TASKS TO COMPLETE -
**A)** In the passage on British and American comedy, how many viewers watched the 2013 finale of the U.S. version of The Office?
**B)** Continue the passage on British and American comedy from the point where it ends.

DOCUMENT PASSAGE -
** START **

In “Volcano,” the third episode of the American animated comedy series South Park, the character Eric Cartman tells the story of Scuzzlebutt, a legendary creature that has a piece of celery in place of a hand and Patrick Duffy for a leg—a pair of surreal comic details straight out of the Python playbook.

Veteran funnyman Martin Short has said that Monty Python’s influence “was that absurdity in character could replace the punch line, the ba-dum-dum thing.”

Stephen Colbert is even more specific: “There was one phrase they used … ‘justly underrated’—that torturing of words, where the words eat themselves, you’ll find that all through the stuff I do.”

Simpsons creator Matt Groening recalls that he saw “this streak in British humor of whimsical surrealism with just a hint of cruelty, and I found that incredibly appealing.”

The comedic influence between the two nations has always flown both ways, for sure, and that cross-pollination has accelerated “as the global village conurbates,” in the words of Pegg. The rise of the internet and the blurring of pop-cultural borders has buffed the edges off many national characteristics. If you doubt it, consider that the bright, shiny, and, let’s be honest, cheesy American sitcom Friends found a massive audience in stiff-upper-lip Britain. In the U.S., The Office drew 5.7 million viewers for its 2013 finale. Granted, much of the gloom and excruciatingly awkward comedy of the English original had been removed for the U.S. version of the series, but the essential premise remained, and the show was a ratings champ, running for nine seasons. And there’s no shortage of American fans who prefer the original, downbeat U.K. version.

** END **

RECORD EXTRACTS -
** START **

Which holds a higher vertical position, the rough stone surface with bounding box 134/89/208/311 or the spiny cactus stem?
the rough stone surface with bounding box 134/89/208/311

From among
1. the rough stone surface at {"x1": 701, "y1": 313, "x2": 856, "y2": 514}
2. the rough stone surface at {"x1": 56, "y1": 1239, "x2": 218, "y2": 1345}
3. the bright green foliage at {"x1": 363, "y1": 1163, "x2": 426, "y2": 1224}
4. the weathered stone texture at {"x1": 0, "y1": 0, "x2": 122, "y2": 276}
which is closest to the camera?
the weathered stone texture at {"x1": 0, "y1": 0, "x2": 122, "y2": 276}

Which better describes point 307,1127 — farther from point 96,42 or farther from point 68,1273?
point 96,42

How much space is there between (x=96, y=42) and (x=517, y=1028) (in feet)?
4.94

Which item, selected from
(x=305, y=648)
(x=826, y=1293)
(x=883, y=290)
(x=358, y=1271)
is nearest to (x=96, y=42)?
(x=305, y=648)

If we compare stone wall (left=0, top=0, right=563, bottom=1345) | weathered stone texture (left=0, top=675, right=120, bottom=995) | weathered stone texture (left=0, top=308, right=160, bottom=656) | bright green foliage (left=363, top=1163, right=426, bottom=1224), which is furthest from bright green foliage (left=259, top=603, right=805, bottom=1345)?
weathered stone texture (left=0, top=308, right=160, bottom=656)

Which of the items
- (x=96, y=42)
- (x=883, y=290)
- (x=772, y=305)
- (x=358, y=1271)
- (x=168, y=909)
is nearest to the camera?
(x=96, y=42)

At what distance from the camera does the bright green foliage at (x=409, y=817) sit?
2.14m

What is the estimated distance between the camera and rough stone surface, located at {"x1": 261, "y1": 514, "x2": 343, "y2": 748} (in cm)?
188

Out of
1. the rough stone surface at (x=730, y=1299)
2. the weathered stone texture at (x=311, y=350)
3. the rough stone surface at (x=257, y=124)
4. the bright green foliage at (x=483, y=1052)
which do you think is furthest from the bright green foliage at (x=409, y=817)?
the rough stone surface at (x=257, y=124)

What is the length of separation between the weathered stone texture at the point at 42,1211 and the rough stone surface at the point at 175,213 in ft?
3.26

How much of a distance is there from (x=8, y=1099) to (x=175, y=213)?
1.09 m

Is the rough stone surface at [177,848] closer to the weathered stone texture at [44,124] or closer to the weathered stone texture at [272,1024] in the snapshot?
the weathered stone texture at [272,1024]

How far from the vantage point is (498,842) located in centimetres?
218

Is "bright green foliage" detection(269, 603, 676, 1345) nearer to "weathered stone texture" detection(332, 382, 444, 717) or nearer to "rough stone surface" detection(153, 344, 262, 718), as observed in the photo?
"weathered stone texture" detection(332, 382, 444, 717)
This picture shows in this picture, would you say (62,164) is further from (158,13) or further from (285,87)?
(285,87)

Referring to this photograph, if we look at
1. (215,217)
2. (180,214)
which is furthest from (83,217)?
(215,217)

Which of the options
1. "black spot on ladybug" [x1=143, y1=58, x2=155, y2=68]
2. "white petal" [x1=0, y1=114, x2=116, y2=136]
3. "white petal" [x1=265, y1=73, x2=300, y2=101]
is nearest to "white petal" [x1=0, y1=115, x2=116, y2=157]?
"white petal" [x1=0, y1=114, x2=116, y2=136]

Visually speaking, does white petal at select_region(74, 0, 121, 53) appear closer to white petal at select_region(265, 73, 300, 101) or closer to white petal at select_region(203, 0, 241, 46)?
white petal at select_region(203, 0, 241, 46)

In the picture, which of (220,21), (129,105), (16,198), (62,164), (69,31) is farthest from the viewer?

** END **

ANSWERS TO THE TASKS -
**A)** 5.7 million viewers.

**B)**
Chuckle Treaty

As long as we’re rubbing funny bones to the extent that English fans can suppress their gag reflexes at the high jinks of Ross and Rachel (and somehow get past that unbearable theme song), then maybe there’s a chance that we Americans can digest regular doses of Malcolm Tucker, the U.K. government’s director of communications on the BBC political-satire series The Thick of It (as well as in the excellent film In the Loop). Tucker commands raging torrents of profanity with a mastery that makes erstwhile U.S. ranters Dennis Miller and Lewis Black seem like mewling kittens by comparison.

Maybe in the next decade.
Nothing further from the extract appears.